Yes! I have a good story of how conflicts between people employed by the hospital corporation that had a surgeon where there are many "discrepancies" at, that I said/told them in writing did nothing to fix the problem. That led to the surgeon talking about me and id'ing me to someone off the street. That behavior should have been nipped in the bud a long time ago. Twice the surgeon stated he wasn't supposed to say anything but did.

Its time business people are held responsible when profits come before patients.

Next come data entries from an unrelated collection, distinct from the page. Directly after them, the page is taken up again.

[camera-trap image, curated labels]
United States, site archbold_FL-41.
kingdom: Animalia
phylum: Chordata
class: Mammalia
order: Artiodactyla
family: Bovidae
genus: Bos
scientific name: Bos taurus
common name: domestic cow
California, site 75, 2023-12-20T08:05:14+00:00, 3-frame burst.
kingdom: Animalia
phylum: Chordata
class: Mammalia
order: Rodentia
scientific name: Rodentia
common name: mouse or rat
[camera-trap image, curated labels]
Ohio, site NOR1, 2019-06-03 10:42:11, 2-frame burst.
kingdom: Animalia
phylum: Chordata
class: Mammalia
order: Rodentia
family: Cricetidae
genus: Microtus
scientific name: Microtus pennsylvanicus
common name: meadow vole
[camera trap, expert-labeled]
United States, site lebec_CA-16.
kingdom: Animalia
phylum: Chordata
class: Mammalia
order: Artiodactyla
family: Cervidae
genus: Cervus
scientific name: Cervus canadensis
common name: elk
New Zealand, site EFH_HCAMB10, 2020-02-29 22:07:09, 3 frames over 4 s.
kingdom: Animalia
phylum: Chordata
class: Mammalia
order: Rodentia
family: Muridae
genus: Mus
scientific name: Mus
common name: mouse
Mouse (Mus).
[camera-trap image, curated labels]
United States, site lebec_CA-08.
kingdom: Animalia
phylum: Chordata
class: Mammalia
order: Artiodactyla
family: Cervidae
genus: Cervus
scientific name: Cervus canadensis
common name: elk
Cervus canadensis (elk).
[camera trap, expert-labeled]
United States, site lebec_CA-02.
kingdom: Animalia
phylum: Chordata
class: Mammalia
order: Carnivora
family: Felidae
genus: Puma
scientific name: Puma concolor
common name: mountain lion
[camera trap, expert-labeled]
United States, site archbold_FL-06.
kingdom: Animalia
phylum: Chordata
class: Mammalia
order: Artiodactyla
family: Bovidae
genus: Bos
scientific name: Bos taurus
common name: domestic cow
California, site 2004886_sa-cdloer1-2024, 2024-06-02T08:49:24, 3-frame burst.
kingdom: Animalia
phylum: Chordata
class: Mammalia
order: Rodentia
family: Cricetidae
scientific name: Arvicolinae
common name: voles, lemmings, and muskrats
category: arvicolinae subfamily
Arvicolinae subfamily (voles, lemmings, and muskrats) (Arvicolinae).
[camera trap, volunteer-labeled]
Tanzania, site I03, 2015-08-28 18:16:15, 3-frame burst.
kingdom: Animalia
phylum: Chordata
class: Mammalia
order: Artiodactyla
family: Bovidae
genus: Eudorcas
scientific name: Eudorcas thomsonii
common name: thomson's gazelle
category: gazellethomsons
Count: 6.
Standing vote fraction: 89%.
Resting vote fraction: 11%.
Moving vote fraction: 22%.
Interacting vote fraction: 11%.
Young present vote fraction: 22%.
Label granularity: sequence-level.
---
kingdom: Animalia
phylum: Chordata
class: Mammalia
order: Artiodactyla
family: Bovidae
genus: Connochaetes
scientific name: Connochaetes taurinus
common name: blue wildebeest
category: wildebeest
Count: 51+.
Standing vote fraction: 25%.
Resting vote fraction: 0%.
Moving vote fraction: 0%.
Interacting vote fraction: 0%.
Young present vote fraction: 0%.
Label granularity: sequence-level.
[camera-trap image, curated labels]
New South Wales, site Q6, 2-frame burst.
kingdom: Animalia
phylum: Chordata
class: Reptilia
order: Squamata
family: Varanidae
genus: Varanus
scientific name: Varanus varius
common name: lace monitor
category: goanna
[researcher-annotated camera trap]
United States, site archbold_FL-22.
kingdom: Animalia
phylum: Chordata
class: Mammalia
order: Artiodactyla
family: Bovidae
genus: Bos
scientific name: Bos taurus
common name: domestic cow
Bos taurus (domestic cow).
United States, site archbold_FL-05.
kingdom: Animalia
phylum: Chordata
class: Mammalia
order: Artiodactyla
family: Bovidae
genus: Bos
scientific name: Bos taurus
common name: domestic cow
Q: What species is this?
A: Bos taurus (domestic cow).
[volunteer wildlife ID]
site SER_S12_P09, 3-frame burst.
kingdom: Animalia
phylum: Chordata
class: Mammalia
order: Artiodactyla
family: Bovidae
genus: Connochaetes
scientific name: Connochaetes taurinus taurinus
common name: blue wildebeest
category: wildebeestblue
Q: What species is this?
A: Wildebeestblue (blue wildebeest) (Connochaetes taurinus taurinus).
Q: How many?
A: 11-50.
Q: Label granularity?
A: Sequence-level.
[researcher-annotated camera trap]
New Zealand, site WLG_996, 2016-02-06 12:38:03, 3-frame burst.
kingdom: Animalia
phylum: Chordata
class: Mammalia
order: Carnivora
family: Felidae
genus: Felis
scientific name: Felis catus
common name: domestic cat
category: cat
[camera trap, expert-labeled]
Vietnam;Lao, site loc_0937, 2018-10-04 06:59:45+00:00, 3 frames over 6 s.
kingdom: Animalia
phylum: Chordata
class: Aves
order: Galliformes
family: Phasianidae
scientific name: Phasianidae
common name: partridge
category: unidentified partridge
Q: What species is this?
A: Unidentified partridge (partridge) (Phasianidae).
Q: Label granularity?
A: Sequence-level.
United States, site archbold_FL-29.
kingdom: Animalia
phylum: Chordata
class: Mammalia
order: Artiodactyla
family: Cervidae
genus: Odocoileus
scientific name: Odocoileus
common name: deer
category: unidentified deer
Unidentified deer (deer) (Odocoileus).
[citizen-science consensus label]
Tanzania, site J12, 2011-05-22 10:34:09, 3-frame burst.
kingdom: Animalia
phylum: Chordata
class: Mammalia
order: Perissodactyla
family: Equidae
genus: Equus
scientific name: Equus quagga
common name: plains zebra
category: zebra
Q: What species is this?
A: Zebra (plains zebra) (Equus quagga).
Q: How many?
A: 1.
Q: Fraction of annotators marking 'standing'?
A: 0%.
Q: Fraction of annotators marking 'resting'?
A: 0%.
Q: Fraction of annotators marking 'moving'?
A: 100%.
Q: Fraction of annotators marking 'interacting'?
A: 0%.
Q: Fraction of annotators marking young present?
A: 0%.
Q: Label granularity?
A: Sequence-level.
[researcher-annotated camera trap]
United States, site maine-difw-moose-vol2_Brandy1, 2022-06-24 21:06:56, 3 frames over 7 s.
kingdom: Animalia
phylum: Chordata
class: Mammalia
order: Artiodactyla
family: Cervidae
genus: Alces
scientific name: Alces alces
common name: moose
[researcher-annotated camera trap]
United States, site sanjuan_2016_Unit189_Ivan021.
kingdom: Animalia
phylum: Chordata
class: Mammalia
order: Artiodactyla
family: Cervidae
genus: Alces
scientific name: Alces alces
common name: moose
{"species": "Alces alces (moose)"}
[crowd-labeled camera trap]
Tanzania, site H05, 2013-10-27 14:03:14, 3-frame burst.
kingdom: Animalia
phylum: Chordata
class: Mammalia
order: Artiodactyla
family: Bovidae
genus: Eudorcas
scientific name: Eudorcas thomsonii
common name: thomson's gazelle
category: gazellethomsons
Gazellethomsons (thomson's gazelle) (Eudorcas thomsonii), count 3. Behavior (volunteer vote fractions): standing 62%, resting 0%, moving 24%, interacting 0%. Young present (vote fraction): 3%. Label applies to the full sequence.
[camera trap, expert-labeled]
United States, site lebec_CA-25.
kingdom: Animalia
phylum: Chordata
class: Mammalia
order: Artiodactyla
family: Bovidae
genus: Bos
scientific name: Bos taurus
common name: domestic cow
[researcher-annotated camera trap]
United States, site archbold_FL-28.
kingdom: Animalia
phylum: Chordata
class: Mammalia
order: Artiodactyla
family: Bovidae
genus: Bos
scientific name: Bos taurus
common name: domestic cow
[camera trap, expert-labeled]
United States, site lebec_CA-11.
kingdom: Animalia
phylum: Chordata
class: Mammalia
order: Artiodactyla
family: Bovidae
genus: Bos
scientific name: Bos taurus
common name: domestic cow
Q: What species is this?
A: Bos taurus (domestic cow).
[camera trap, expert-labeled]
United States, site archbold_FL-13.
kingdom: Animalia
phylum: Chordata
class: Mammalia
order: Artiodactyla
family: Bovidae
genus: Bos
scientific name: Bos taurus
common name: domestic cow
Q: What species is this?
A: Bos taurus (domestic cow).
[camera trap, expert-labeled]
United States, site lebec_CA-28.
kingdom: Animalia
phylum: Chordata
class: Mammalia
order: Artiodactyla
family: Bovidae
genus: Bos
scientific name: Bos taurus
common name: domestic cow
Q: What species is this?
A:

I don't have he said/she said, I've got things in writing.

Carole said...

"Team based care"? "Team based denial" ? I always assumed that already existed... Brad had some pretty legit points for sure. Those who are responsible for the denial,, are not part of the solution, not even part of the problem, they are indeed the PROBLEM. Right or wrong, good or bad it's a job and someone has to do it. With that way of thinking, that's how their able to sleep at night. Profits will always come before patients , let's just be honest. There are many good people with good intentions, I just wonder if there's enough of them to get the much needed changes done. In the long run it benefits us all, hospital staff and patients like Mr. Levy stated.

Carole said...

Wow, post above " the word secret" is what I was going to use instead of "denial". Thought denial covered everything more!